So, on the page, it didn’t look like a particularly inventive combination of violin favorites and arrangements of works written by one of the greatest personalities of the cinema, Charlie Chaplin. Well, the old saying about judging the book by its cover was never more applicable!

The program was designed with great care and quite a bit of preparation by the violinist Philippe Quint who, in addition to being a superb instrumentalist, feels very much at home as MC and a good one at that. What Quint achieved was an easy rapport with the audience without a condescending attitude or being, as some MCs are guilty of, too “cute”. His elegant presentation of the information was of the highest caliber, for it was enlightening yet never too long or detailed, the comments were humorous, dead‑pan and artfully delivered. The whole impressed the audience as spontaneous but the texts, the music, and slide projection were perfectly prepared and seamlessly presented.

As for Chaplin and the music he composed for his films, it is hard to fathom how the man, reared in English music halls and who played several instruments by ear but could not read music, was able to compose the music for his films beginning with City Lights (1931). Mr. Quint reminded us about the well‑known fact that Chaplin was relying on musical assistants to help him translate his ideas into scores and then soundtracks. Music played an especially outsized role in his first sound features, which were essentially silent films set to music, and he and his collaborators later won an Oscar for the score of Limelight.

There were numerous anecdotes about Charlie Chaplin’s life and about his love for music, which as I learned a long time ago, gained enormous popularity and some of the tunes became hits. For example, the score of Modern Times contains some of the most familiar music that Chaplin ever wrote. Its love theme was later given lyrics and became the popular song Smile and also the title to Mr. Quint’s presentation. It is interesting to find that Chaplin viewed the end of the silent era warily and wrote in his autobiography that “one happy thing about sound was that I could control the music, so I composed my own.” He explained that he wanted “elegant and romantic music” to contrast with his Tramp character, which sometimes led him to spar with his musical assistants and arrangers. “They wanted the music to be funny,” Chaplin wrote. “But I would explain that I wanted no competition for my acting, I wanted the music to be its counterpoint of grace and charm, to express sentiment, without which a work of art is incomplete.” So Chaplin, ignorant as far as writing music down, would sing the tunes and themes to his arrangers and sometimes indicate the “style” of this or another composer that he wanted to emote or indicate. So he indeed could request a “bit of Tchaikovsky” here and a “bit of Puccini” there, but at last he had a real musical picture in his head.

DATASET SECTION.

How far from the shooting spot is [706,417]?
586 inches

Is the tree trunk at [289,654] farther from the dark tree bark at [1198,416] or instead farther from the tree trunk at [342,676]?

EXERCISE DESCRIPTION. From the passage on Philippe Quint's Chaplin program, return the part that opens with the words containing "As for Chaplin" and closes with "score of Limelight.".

EXPECTED OUTPUT.
As for Chaplin and the music he composed for his films, it is hard to fathom how the man, reared in English music halls and who played several instruments by ear but could not read music, was able to compose the music for his films beginning with City Lights (1931). Mr. Quint reminded us about the well‑known fact that Chaplin was relying on musical assistants to help him translate his ideas into scores and then soundtracks. Music played an especially outsized role in his first sound features, which were essentially silent films set to music, and he and his collaborators later won an Oscar for the score of Limelight.